In his epic poem, The Odyssey, Homer referred to pears as the “gift of the gods”. In the French court of Louis XIV, pears were considered a luxury. And just last week, the girls and I were at a local farm stand where we sampled the luxurious flavors of the best pears we’ve ever eaten. Perfectly ripe, crisp, and juicy…
The first pears in America date back to the 1620s, when early colonists planted the first pear tree. Today, pears are produced predominantly in three states – Washington, Oregon, and California. Their peak season is August through early November.
Pears are an excellent source of fiber, predominantly pectin, which reduces cholesterol and supports good digestive and colon health. Much of the fiber is found in the skin, so be sure to eat it!
In speaking of the skin, be sure to buy your pears organic. Conventional pears receive an average of 10 pesticide applications per season, in addition to fungicide, herbicide and possible sulfite treatments. They are one of the most toxic conventional fruits in our supermarkets today.
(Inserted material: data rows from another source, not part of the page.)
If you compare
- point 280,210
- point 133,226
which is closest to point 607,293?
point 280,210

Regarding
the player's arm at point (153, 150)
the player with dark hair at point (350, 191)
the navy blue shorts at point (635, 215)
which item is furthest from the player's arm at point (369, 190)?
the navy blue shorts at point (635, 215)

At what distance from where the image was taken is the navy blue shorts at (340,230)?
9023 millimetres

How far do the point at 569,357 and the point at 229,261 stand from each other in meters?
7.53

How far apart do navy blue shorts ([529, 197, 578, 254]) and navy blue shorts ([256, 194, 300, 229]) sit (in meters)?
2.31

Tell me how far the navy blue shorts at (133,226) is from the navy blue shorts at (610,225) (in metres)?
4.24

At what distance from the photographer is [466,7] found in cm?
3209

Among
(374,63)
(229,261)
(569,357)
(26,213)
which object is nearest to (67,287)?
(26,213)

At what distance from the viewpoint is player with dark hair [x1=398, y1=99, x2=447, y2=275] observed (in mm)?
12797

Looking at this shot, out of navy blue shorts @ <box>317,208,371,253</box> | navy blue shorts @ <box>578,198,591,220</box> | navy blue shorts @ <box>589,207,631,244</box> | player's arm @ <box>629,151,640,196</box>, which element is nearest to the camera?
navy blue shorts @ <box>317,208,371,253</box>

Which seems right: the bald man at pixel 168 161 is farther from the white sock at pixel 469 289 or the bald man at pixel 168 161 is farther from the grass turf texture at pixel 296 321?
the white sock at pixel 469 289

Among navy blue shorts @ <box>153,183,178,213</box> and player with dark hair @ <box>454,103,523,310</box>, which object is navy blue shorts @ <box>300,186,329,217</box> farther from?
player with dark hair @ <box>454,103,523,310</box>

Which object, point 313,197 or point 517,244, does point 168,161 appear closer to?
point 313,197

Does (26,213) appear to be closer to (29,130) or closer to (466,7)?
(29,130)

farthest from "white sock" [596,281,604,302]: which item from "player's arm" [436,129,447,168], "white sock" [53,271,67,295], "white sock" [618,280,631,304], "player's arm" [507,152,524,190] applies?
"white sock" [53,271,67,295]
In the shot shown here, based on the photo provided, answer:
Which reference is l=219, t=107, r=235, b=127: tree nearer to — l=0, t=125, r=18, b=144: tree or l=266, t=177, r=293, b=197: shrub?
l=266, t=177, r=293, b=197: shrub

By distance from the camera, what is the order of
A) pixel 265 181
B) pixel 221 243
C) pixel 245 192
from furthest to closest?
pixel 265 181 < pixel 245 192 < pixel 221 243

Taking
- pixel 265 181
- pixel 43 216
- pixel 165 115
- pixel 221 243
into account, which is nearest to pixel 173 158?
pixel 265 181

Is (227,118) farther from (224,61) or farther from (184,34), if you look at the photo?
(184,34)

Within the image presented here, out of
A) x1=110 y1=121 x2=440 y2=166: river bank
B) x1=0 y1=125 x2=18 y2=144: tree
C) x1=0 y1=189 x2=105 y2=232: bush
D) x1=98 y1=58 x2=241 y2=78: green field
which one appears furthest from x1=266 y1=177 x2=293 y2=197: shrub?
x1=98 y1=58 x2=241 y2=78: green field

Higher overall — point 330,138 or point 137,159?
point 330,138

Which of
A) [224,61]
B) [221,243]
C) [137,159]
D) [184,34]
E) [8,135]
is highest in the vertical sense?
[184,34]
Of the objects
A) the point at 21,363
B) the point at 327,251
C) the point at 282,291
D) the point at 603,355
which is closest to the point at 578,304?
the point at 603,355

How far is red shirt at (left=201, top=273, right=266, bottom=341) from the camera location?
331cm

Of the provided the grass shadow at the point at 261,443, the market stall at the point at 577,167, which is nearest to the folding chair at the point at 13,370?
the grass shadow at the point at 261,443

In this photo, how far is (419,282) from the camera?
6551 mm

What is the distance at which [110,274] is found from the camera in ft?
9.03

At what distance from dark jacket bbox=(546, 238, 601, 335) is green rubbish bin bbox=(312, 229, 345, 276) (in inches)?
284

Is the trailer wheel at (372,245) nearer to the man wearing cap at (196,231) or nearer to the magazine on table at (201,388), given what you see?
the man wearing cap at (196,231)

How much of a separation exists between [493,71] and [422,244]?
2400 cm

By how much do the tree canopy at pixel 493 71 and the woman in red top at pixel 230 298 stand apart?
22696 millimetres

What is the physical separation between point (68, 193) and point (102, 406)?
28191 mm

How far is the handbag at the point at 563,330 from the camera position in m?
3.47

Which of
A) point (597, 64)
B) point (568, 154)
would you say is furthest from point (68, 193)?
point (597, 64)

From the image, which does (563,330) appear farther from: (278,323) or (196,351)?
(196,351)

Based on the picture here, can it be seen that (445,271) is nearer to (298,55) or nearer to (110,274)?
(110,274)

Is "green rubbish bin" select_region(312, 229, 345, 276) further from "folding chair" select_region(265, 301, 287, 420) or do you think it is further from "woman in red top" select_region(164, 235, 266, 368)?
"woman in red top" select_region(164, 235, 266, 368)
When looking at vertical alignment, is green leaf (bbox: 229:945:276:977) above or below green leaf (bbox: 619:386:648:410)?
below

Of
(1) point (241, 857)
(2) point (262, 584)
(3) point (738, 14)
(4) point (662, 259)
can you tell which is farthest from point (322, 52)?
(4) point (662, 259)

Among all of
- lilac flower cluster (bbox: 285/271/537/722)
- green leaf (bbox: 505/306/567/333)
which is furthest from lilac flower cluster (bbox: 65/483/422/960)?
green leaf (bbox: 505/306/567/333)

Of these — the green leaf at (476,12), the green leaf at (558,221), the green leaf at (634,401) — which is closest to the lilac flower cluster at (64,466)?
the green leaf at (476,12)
Make the effort to go organic, and pears are one of the healthiest foods for just about everyone. They are hypoallergenic, meaning it is highly unlikely that you or anyone in your family will suffer an allergic response. This is why pear is often recommended as a first choice for babies.
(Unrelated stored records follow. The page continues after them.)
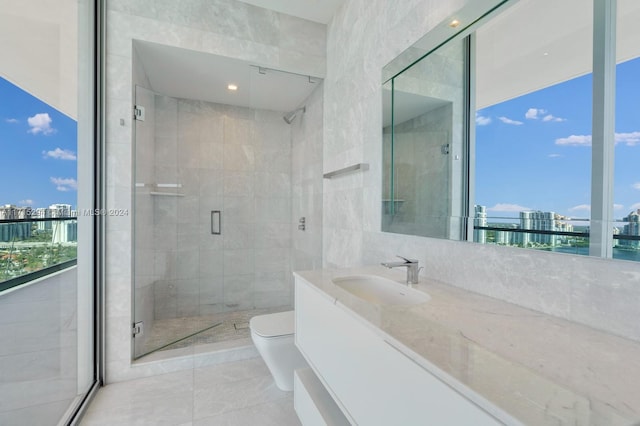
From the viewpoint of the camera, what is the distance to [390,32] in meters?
1.69

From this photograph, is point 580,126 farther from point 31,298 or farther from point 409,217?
point 31,298

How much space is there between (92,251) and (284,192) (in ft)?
4.94

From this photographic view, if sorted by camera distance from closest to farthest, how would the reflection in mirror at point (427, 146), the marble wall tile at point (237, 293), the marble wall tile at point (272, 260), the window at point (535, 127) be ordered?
the window at point (535, 127)
the reflection in mirror at point (427, 146)
the marble wall tile at point (237, 293)
the marble wall tile at point (272, 260)

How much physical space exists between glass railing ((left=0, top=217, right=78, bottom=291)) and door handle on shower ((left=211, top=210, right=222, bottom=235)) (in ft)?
3.73

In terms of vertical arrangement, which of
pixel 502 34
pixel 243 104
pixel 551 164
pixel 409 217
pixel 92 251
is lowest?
pixel 92 251

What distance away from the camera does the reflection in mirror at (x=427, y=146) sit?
49.0 inches

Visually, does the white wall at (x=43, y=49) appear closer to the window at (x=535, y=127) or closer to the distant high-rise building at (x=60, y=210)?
the distant high-rise building at (x=60, y=210)

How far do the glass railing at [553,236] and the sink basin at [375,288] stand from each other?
0.39 metres

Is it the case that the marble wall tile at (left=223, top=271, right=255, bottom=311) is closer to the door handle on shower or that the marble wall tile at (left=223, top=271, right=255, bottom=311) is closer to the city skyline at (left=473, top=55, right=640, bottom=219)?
the door handle on shower

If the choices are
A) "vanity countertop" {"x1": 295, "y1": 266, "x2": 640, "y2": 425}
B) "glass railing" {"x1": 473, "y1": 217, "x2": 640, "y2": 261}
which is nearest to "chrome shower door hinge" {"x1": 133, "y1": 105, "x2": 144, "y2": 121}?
"vanity countertop" {"x1": 295, "y1": 266, "x2": 640, "y2": 425}

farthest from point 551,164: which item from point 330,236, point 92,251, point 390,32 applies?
point 92,251

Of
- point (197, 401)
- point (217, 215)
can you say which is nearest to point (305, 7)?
point (217, 215)

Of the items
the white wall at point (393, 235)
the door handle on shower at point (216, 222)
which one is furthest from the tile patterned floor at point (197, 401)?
the door handle on shower at point (216, 222)

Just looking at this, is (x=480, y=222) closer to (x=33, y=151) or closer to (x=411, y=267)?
(x=411, y=267)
Pears also contain vitamin C, copper, vitamin K, vitamin E, Riboflavin, and potassium. A better source of potassium than a banana, if you can believe it!
Freshly squeezed pear juice is a great remedy for a hangover. This is not to be confused with the prickly-pear cactus, also useful for hangovers, though not at all related to the pear. For juicing, firm pears are recommended.
Finally, pears are a cooling food, clearing both heat and mucus. Combining pears with warming spices is particularly beneficial in the cooler months. You can find my recipe for Spiced Pears With Chocolate Sauce here.
Purchasing and Storing Pears:
Pears are picked hard off the pear tree to prevent over-ripening. Choose firm pears and prepare to ripen them at room temperature for 3-5 days. Alternatively, you can ripen them in a paper (not plastic) bag. This will shorten the time it takes to ripen by 1-2 days. Once ripe, they can be refrigerated to stop over-ripening, but should be eaten rather quickly.
Enjoy your pears whole and raw, or in salads and smoothies. Pears can be poached with spices, or served with raw goat cheese. Try slicing pears into your favorite breakfast oatmeal, quinoa or other breakfast porridge. Finally, if decadence is what you seek, pears are delicious with chocolate.
To prevent raw pears from browning, add a sprinkle of fresh lemon juice.